In Pennsylvania, as well as nationwide, the appetite for deals appears to span across most industries, including health care, technology and manufacturing. Keefe said that companies that have a unique technology are ripe for a deal. Medical-device companies would be an example of businesses that have both a technology and a workforce that can make them attractive. Health care companies that are not heavily regulated also continue to garner interest, several people noted.
The strong economic fundamentals going into 2020 are coinciding with the continuing trend of baby boomers retiring in large numbers. Many of them have no plans for a family member to take over or for an obvious successor. That situation means that they will need to sell. The boomer-led trend will last another eight to 10 years, putting a large number of sellers into the market at a time when there are plenty of well-funded buyers, at least for now.
“Baby boomers are a year closer to retirement than they were last year, so they are a year closer to a sale,” said Andrew Kahn, a shareholder with Concannon, Miller & Co. PC in Bethlehem. However, that doesn’t mean a sale will go through. Deals often fall apart because the seller didn’t properly prepare.
Statistically, about 20 percent of the companies listed for sale actually are sold, Kahn said. Sellers often make mistakes such as not properly getting their books in order or overestimating what their companies are worth.

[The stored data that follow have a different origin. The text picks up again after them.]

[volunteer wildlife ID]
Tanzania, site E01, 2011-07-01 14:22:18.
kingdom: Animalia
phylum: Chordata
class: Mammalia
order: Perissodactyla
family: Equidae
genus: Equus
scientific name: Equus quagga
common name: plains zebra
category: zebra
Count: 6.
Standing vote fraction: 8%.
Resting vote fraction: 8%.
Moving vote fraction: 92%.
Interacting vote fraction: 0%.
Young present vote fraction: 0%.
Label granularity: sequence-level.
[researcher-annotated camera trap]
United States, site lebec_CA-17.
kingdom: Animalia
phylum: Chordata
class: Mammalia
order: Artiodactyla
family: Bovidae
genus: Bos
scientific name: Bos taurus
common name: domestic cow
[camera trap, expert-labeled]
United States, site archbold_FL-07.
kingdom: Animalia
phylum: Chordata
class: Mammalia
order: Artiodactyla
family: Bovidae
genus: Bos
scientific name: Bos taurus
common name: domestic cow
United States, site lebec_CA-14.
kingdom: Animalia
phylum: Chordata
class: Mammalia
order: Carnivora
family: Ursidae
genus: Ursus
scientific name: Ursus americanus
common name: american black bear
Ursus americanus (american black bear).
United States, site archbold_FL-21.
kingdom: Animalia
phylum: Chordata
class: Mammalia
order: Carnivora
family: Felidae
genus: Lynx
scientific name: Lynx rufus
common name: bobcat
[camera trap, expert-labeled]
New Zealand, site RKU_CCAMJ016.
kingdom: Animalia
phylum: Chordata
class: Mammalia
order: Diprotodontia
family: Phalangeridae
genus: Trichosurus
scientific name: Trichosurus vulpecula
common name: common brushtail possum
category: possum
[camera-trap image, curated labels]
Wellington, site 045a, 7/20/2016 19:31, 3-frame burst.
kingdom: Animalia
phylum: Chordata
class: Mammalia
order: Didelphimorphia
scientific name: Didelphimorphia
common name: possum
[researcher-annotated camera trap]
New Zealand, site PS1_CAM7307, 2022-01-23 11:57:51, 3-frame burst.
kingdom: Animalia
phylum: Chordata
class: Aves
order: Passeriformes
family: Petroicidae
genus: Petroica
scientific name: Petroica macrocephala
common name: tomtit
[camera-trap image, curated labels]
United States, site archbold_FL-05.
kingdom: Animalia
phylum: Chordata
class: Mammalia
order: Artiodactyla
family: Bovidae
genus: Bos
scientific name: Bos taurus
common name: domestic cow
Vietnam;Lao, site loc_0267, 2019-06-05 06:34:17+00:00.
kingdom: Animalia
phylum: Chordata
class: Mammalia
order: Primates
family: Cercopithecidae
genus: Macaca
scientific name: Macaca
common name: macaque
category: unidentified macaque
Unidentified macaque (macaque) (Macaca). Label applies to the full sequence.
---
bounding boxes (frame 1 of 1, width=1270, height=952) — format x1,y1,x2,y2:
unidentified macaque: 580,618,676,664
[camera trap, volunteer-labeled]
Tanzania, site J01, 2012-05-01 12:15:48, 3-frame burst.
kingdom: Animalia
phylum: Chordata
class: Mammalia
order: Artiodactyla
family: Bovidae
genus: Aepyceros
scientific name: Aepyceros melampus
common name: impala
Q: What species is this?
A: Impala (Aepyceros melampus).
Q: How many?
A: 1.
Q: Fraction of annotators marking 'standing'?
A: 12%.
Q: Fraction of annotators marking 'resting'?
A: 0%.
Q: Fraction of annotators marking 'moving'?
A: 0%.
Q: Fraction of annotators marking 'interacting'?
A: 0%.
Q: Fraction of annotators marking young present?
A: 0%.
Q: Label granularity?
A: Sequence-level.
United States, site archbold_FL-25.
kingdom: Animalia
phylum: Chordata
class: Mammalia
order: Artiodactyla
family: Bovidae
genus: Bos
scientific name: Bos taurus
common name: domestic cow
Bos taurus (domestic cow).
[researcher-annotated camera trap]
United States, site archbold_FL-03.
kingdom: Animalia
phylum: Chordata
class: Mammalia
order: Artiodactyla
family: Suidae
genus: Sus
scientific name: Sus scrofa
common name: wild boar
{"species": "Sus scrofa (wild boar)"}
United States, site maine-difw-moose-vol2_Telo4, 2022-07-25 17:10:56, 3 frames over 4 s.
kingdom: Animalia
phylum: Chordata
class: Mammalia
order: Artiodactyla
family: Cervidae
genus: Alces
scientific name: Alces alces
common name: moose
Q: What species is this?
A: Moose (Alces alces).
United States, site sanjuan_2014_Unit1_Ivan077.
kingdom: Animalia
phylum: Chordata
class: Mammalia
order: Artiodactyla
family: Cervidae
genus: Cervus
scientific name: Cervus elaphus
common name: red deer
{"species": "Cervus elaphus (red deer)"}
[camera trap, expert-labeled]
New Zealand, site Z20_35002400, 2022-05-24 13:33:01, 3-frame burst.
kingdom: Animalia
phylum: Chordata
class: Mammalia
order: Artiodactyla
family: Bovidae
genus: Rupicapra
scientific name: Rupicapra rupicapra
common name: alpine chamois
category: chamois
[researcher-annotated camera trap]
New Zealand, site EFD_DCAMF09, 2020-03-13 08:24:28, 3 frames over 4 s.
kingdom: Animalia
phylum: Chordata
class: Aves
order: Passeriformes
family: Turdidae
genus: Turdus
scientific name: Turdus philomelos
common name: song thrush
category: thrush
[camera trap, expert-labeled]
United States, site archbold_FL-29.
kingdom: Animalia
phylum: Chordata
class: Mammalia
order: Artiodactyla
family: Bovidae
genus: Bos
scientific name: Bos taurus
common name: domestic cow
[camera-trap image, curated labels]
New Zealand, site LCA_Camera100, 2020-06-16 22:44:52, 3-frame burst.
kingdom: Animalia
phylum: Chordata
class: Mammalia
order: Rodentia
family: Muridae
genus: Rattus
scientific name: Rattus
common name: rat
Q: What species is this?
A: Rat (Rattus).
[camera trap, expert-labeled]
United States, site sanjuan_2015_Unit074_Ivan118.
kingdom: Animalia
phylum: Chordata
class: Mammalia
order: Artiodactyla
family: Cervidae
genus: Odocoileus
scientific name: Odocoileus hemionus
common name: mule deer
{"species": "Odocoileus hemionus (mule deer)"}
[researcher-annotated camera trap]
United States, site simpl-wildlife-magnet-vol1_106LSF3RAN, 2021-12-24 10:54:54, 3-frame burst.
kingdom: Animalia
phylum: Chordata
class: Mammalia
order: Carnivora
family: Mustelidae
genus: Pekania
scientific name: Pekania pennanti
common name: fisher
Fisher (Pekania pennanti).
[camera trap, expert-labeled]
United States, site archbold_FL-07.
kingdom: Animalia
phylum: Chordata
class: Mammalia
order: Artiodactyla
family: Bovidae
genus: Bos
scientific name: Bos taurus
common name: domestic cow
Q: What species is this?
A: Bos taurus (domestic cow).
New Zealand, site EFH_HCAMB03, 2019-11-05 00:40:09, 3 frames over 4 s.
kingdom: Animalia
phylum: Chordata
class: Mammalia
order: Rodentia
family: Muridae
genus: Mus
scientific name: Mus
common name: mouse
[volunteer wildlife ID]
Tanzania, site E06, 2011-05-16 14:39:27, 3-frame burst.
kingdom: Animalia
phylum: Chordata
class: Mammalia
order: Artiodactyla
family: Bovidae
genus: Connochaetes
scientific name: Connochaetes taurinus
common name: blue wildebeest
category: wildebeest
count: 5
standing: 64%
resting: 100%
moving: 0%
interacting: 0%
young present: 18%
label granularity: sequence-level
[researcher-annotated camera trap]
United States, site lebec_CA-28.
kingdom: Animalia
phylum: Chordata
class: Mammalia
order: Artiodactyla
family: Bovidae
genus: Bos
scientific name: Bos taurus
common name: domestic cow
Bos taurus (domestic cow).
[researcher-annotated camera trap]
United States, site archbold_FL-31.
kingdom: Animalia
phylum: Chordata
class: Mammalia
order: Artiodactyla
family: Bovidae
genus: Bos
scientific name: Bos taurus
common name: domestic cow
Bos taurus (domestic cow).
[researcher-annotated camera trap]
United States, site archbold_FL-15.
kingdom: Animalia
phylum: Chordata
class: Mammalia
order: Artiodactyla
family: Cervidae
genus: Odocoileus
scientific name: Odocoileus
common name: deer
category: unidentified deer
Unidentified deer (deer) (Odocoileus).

“Either the seller has crazy ideas about what a business is worth, or they truly are not ready to sell,” he said.
A buyer might be willing to pay a premium if they see the value. Smart buyers will look into every corner, so if the majority of your business is with one customer, it might turn a buyer away, he added. Buyers will look at trends in growth and profitability, and a myriad of other angles, such as whether an acquisition target allows personal perks that can’t be sustained, Kahn said. That means sellers must be pro-active and anticipate such questions before putting a company on the market.
But the sheer numbers involved means that 2020 should be strong for mergers and acquisitions. Kahn noted in the past that there are about 4.5 million privately owned businesses run by baby boomers, with total value of more than $10 trillion. He said in early January that the average age of those business owners is now 64.
Others made similar observations.
“As they age out, it is one of the biggest, if not the biggest, drivers of what we are seeing out there,” Keefe said.
Many owners fail to recognize that the day to sell is coming, eventually, and they need to prepare while there might be a lot of interest and a lot of money in the system, several experts pointed out.
“You are either in control or you are not in control,” McCormack said. “It is better to be in control.”